start

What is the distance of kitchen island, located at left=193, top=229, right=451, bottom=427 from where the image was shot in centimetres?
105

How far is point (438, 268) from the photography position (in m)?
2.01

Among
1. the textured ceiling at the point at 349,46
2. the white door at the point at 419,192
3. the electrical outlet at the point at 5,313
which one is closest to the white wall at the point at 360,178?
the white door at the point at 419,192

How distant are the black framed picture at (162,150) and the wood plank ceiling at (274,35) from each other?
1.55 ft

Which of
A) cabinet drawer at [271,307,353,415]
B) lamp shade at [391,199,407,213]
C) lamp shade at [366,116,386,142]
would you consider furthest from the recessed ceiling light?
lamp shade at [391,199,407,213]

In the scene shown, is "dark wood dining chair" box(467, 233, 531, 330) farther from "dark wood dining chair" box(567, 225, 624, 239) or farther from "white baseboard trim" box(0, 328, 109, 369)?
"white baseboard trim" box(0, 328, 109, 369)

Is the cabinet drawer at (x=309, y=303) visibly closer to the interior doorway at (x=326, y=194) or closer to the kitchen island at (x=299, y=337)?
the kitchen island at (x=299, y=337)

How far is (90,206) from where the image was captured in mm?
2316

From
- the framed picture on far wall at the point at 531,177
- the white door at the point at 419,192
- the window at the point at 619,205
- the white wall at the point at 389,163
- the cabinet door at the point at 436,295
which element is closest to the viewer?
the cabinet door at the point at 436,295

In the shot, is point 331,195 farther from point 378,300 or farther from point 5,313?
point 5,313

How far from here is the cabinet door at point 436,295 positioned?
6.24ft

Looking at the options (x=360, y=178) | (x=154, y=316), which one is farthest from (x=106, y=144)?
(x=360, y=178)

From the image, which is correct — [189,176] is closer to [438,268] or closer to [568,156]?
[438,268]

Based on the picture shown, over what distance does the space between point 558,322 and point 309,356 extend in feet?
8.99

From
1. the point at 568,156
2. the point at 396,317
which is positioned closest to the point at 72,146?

end

* _WHAT NEEDS TO BE DONE_: Copy out word for word every line from the one containing "Based on the" through the last line of the rows, including both.

* _RESULT FOR THIS TASK_:
Based on the picture shown, over what distance does the space between point 558,322 and point 309,356 extend in feet?
8.99

From
1. the point at 568,156
2. the point at 396,317
which is positioned closest to the point at 72,146?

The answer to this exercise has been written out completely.